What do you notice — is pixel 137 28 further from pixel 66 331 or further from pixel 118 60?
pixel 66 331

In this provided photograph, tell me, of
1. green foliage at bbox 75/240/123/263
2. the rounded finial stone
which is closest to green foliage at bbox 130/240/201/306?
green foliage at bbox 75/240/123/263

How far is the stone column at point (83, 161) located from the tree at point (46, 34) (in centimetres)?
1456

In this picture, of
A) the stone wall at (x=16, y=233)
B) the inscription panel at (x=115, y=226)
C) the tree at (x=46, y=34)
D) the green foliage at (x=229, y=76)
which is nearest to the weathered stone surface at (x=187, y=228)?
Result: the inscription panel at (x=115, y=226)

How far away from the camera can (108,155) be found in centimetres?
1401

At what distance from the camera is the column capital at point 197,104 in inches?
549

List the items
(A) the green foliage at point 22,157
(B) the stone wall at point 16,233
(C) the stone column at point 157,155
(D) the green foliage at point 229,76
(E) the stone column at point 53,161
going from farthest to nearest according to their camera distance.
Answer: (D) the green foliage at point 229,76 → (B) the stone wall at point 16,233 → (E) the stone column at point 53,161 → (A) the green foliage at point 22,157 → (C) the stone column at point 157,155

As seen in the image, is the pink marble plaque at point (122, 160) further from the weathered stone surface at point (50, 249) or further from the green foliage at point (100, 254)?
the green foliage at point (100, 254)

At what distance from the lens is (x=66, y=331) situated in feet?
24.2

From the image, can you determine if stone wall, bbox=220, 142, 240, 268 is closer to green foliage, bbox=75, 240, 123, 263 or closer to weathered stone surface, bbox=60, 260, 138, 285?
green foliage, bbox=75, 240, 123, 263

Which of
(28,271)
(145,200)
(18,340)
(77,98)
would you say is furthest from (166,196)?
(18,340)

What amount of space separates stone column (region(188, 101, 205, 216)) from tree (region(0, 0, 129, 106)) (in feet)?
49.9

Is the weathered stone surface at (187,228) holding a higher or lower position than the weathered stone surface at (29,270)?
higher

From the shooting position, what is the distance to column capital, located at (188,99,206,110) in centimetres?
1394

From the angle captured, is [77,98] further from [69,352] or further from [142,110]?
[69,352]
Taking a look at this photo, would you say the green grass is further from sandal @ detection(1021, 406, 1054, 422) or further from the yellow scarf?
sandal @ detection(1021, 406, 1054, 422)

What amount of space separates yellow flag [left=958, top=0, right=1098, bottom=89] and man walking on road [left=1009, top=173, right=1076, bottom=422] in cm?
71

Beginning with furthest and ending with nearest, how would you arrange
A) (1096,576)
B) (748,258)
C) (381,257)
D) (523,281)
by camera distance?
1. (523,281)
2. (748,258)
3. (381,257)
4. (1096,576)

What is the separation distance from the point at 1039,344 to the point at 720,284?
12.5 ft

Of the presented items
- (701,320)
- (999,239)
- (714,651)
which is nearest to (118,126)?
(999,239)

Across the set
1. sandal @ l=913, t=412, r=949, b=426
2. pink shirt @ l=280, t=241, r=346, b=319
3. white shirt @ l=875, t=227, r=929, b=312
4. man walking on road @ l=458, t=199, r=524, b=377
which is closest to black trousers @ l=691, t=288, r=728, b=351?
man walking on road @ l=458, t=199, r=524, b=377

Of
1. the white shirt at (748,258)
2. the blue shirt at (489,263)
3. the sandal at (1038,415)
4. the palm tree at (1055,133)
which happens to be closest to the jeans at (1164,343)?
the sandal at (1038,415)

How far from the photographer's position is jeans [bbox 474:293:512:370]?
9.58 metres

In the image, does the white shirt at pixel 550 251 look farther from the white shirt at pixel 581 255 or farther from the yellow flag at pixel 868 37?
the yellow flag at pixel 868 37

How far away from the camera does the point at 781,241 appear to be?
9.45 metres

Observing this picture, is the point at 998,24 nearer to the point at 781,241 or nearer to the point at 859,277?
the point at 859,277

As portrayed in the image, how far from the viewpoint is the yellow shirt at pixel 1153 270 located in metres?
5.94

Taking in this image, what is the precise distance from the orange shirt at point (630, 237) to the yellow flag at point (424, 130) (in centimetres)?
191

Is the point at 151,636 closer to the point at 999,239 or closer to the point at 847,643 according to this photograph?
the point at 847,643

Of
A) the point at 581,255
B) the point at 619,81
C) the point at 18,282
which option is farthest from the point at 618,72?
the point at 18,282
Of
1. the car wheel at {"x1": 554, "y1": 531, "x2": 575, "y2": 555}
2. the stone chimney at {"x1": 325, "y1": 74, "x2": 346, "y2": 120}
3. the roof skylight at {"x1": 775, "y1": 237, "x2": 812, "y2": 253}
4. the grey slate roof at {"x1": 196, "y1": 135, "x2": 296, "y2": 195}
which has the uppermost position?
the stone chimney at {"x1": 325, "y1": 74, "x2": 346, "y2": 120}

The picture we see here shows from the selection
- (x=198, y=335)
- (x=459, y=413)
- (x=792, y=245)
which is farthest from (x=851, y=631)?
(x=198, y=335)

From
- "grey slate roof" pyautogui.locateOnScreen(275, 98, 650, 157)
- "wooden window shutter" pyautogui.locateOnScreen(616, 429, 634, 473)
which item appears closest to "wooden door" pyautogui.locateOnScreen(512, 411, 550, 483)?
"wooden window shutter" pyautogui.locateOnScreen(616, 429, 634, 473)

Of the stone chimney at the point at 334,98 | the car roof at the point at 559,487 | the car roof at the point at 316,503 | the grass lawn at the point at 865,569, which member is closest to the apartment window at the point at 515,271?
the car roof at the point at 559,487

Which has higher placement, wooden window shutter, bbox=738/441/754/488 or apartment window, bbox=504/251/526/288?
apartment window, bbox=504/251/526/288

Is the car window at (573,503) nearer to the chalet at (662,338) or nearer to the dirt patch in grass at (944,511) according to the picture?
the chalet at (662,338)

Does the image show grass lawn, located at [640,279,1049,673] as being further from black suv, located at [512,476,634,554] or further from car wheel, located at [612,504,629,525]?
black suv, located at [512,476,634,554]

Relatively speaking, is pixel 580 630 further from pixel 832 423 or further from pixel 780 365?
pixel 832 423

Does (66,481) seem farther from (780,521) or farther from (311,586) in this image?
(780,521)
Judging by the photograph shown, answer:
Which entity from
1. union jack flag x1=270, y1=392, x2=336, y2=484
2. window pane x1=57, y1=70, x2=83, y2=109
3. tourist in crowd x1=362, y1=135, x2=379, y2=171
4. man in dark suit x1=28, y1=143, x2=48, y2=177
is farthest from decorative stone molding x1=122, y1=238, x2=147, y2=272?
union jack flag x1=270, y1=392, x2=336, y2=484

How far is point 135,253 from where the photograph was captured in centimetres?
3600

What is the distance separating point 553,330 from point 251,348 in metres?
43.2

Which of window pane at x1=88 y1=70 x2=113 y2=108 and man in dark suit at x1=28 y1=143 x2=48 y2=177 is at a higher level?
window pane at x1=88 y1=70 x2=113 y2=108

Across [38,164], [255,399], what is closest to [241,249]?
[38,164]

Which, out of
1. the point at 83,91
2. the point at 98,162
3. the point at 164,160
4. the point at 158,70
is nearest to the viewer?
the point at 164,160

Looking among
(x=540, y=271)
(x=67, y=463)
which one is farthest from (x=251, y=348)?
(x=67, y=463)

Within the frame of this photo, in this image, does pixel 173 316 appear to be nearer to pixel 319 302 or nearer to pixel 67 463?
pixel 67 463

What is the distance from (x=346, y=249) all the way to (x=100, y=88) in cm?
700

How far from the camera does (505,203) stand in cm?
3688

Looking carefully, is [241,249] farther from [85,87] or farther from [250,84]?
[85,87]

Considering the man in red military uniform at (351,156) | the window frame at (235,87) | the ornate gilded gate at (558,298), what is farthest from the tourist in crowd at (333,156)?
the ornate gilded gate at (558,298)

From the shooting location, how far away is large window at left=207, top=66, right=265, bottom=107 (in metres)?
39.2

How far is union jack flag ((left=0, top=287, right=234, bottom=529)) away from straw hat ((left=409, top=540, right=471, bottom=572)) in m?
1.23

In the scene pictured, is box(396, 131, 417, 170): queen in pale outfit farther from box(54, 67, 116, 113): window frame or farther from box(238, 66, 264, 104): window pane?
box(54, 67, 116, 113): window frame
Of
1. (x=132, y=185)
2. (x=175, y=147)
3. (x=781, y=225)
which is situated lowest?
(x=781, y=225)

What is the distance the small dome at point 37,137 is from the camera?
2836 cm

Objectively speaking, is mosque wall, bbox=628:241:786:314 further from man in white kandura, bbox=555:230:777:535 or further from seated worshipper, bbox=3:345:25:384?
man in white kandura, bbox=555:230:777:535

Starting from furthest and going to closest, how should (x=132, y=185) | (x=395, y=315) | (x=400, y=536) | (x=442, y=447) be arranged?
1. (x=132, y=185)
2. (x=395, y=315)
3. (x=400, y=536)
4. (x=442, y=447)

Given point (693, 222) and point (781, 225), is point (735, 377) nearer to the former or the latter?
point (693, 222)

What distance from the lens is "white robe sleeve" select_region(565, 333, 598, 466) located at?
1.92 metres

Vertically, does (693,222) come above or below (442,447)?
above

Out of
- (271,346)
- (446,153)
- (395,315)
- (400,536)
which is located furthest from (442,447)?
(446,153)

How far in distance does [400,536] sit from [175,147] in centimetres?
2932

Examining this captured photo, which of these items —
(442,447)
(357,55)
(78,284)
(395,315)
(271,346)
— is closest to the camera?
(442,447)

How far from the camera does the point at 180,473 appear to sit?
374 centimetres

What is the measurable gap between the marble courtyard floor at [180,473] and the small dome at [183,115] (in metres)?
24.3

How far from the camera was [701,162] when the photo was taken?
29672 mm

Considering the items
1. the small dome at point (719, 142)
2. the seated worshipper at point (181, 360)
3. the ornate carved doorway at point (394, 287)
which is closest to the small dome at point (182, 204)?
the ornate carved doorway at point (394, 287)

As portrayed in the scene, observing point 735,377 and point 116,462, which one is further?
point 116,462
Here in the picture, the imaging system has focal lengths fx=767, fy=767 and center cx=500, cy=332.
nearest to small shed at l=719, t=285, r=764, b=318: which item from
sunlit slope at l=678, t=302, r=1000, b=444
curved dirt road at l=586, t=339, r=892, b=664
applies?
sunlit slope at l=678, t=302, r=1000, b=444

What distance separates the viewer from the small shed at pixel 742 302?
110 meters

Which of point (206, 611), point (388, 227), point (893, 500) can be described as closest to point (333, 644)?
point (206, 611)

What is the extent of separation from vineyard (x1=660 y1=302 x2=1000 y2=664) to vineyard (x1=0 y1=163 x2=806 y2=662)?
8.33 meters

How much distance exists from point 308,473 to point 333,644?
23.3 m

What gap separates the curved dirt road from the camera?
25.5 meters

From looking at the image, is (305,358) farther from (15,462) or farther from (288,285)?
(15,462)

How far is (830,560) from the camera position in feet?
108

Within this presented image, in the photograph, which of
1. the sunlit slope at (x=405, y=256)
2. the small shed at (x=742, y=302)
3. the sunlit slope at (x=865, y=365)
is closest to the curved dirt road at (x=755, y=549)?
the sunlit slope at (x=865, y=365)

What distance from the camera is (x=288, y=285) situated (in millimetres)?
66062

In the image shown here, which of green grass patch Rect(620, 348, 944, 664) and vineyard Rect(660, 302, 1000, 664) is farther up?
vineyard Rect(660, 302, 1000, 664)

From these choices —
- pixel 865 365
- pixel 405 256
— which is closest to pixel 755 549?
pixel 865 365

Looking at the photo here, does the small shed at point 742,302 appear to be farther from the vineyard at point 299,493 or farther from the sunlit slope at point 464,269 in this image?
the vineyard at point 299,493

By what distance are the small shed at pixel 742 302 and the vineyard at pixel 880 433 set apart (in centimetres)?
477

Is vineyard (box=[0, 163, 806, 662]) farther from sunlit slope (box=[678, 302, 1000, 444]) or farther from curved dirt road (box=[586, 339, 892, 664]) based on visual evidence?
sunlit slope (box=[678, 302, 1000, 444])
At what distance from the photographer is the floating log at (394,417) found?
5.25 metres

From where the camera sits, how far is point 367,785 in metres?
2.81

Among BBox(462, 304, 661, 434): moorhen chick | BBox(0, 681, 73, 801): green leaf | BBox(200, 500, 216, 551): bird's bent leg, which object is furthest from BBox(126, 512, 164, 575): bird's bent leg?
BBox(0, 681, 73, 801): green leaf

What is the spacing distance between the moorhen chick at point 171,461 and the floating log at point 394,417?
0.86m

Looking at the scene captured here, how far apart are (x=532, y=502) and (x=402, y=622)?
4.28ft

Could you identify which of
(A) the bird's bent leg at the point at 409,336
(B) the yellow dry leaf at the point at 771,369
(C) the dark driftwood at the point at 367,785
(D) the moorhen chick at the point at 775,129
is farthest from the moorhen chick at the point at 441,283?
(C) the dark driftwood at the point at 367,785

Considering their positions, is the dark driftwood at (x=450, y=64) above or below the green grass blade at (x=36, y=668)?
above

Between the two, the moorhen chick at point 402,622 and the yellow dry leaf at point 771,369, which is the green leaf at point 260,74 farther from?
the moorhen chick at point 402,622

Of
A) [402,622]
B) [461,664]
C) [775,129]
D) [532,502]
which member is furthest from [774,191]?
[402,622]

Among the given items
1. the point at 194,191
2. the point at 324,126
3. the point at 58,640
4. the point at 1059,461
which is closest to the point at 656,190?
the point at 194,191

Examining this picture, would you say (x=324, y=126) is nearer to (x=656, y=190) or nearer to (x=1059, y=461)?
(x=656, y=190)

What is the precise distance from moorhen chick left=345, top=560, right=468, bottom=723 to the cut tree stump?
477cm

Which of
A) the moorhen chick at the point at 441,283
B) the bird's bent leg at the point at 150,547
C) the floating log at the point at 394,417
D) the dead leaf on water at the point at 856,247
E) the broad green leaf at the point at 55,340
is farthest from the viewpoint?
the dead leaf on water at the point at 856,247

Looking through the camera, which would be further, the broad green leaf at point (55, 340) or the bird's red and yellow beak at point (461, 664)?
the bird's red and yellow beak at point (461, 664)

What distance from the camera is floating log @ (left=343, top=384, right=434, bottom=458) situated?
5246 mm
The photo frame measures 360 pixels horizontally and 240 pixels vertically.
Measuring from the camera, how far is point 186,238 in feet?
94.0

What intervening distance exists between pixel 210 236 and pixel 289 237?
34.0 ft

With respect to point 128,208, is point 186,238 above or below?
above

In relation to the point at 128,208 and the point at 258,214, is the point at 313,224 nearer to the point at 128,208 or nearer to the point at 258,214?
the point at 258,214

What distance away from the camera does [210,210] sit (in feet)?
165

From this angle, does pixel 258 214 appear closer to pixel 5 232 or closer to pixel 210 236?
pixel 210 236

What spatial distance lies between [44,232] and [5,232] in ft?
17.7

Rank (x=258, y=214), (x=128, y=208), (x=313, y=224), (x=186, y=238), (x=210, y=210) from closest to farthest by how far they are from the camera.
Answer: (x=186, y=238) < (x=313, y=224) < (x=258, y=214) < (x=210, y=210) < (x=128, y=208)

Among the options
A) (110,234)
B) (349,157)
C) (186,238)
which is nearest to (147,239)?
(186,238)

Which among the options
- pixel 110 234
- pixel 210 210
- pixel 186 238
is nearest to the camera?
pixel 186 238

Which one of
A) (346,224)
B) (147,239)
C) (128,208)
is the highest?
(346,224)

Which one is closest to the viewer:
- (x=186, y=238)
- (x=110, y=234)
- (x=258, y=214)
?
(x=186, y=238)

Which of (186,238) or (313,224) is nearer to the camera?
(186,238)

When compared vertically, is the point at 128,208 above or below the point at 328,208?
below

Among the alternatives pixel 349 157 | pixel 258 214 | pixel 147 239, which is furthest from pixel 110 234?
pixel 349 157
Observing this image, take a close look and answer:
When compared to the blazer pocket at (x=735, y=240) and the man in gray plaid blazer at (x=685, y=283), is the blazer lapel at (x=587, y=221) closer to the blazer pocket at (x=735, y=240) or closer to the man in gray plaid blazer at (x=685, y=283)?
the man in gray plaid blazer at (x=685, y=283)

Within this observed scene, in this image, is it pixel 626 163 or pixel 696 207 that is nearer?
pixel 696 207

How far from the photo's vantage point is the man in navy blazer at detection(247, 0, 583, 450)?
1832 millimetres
-.-.-
*Your task*.
Output, as a JSON list of strings with one string per line, the lines of the data starting at the line that contains "from the camera." and ending at the line that contains "Answer: (x=186, y=238)", both lines included and blank lines omitted.

*Output below*.
[
  "Rank (x=258, y=214), (x=128, y=208), (x=313, y=224), (x=186, y=238), (x=210, y=210) from closest to farthest by how far they are from the camera.",
  "Answer: (x=186, y=238) < (x=313, y=224) < (x=258, y=214) < (x=210, y=210) < (x=128, y=208)"
]